Few things get the blood pumping like a personal attack.
I wasn’t good at the game of High School. Even though I was in theater, “drama” never appealed to me, and the hobby of backstabbing isn’t something I was every very interested in. I don’t know if it’s because I’m just not that kind of person (I hope that’s the case) or if I’m just not biologically wired to want to make someone look bad. Kind of like how some people are good at certain sports: I doubt Matt Light would be any good at, say, pole vaulting.
As for me, I can’t say I’d be any good at pole vaulting either. I’m also not sneaky: I’d make a terrible ninja. My idea of stealth is standing still long enough for people to forget I’m there, then surprising them with all the devastation of an earthquake. That’s me: sneaky like a continent.
I don’t know if you heard (or even care) about it, but recently someone called one of my articles into question. They picked a quote, said it wasn’t true, then pretty much bashed me to the entire internet. The funny thing was, they’re partially right; not in this case, but in general.

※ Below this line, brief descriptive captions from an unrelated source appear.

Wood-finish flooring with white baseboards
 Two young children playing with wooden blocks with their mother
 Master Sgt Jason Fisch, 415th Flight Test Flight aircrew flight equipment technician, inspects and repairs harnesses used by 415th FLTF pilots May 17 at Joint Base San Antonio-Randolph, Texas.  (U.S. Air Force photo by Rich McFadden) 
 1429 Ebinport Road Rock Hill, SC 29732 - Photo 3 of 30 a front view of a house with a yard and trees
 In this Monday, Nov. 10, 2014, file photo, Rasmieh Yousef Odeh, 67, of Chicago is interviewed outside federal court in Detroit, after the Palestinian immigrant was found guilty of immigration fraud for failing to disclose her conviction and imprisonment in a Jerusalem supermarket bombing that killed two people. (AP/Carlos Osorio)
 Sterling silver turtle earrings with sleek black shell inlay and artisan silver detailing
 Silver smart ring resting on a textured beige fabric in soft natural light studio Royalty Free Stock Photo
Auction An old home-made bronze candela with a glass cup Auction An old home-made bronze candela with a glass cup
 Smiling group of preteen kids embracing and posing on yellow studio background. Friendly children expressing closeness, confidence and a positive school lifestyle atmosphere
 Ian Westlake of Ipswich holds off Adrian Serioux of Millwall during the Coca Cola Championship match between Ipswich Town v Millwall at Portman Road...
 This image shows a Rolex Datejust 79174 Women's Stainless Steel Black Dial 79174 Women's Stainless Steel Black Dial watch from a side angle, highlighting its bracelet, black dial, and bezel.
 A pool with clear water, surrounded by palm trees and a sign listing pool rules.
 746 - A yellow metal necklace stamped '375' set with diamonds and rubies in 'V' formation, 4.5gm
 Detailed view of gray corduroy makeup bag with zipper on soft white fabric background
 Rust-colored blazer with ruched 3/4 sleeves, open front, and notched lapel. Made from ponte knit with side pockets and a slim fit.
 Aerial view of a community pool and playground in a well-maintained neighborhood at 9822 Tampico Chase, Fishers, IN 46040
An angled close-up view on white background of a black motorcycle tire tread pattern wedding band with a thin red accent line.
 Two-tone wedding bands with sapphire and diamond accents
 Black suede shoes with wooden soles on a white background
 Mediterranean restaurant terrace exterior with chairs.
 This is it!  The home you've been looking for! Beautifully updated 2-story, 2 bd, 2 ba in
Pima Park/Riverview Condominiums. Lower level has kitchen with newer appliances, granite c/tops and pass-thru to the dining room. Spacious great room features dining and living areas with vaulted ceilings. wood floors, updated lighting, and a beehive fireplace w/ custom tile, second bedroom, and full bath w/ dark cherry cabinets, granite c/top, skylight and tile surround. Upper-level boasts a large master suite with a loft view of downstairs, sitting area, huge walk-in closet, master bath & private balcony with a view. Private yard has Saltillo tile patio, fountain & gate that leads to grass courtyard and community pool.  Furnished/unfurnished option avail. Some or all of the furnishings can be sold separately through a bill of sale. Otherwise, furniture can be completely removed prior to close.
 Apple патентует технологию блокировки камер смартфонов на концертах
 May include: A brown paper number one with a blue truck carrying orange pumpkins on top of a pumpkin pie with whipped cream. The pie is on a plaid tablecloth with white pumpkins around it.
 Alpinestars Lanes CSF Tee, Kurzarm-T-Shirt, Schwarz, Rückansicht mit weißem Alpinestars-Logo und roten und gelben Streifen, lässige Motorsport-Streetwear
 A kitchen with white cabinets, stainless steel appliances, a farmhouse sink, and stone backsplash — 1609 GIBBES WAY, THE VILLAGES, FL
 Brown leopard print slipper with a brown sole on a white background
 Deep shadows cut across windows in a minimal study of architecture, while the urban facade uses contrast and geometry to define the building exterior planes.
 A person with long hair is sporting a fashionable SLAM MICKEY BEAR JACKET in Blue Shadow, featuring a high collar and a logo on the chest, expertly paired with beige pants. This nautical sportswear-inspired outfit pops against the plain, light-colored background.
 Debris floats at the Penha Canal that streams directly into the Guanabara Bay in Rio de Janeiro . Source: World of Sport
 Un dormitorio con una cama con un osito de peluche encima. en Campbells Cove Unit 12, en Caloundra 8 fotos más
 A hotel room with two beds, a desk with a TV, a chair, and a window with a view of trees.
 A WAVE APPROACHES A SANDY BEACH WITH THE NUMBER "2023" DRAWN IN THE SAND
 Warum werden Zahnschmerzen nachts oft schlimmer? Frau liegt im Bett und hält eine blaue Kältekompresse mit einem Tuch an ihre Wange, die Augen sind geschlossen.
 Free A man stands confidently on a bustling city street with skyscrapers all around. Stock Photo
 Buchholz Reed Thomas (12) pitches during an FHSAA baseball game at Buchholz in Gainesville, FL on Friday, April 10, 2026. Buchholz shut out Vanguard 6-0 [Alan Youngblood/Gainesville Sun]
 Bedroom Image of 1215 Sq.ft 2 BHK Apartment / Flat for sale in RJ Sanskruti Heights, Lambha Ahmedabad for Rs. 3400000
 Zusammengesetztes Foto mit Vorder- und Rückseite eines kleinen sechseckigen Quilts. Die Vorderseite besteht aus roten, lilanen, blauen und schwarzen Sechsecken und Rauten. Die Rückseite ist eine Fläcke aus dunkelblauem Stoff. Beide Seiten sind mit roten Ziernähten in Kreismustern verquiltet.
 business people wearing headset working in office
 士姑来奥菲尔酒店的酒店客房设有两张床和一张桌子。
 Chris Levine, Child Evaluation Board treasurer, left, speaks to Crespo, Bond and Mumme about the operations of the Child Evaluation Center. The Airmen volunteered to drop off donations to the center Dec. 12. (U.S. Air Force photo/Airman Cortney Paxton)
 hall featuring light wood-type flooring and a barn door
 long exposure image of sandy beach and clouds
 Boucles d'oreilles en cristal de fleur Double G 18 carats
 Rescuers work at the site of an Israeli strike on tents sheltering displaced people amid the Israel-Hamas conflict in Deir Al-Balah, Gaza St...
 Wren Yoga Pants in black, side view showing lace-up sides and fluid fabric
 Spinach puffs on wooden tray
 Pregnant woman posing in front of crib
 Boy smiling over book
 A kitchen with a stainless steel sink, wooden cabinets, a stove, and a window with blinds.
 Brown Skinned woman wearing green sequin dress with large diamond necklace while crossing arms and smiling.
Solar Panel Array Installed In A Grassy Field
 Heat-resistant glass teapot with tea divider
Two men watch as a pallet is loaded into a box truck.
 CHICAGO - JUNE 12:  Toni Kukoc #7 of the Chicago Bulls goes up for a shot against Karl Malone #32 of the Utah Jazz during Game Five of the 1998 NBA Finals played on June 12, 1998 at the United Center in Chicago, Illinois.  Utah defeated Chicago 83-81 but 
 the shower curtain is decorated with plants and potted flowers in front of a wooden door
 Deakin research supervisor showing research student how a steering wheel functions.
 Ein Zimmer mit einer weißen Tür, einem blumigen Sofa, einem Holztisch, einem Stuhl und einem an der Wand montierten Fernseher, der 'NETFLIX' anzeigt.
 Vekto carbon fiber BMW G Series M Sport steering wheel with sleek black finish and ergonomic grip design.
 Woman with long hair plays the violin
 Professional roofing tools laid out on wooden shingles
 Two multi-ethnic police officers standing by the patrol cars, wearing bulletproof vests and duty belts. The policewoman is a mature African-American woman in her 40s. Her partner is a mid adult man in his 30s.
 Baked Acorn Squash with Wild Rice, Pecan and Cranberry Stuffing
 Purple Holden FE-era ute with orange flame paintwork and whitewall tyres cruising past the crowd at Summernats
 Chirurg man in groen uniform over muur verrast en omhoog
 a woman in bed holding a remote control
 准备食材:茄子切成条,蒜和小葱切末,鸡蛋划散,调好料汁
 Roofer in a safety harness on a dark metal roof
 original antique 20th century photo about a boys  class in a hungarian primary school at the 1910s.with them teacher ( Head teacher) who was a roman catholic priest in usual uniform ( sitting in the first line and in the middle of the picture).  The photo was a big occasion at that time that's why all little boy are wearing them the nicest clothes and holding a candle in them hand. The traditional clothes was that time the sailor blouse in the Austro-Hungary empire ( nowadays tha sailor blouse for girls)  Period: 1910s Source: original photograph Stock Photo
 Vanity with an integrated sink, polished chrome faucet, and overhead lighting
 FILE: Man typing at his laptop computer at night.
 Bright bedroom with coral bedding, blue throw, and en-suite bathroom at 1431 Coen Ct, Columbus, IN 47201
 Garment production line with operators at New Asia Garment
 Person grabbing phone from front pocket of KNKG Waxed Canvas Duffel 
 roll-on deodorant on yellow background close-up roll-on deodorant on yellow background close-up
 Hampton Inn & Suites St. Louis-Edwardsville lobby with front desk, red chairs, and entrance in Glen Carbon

Try listening to someone giving a speech, or even in your next conversation. Very rarely does anyone start saying something and get directly to the point. There are “ums” and “ahs” and tangents and interruptions and flies buzzing around that need swatted. You don’t want to read that in an article.
“I, uh, I want to thank you, um, all of you for *dodges mosquito* GAH, uh, all of you for being here, and for… *pause, tracking mosquito with eyes* for… *SMACK* GOT HIM! … uh, for being here today.”
No. We’d never get anything done here if we did that, if we quoted everyone completely, 100 percent verbatim. But neither do we, do I, put words in people’s mouths. I am not in the habit of making up quotes. I’d be a pretty poor excuse for a reporter if I did that. But I will shorten things down so you don’t look like a moron.
“I want to thank all of you for being here today.”
That’s a pretty extreme example. Another is the tangent, when people are reminded of something in the middle of their point and start to wander into the realm of the “what the heck” before meandering back to what they were trying to say. We don’t have enough ink to do that.
My point is, you can trust me. If I do an article about you or something you care about, you can trust that I’m going to do my best on it. I am not going to lie to you about anything: it’s not in my nature. When you talk to me, I will do my best to get your point across, even if you don’t do that good a job yourself because of, say, a mosquito. I’m not in the business of making people look bad: I’m in the business of reporting the news.
And, so help me, if you have a problem with something I do, come to me. ME. Not the internet, not the people around you, and I’ll try to fix it.
I’m no good at politics. That might come around to bite me some day, when someone who IS successfully ruins me behind my back when I’m busy getting ready to quake the earth… but if that is the case, I’ll cling to this: I gave you my best. And I figure that’s all anyone can ask for.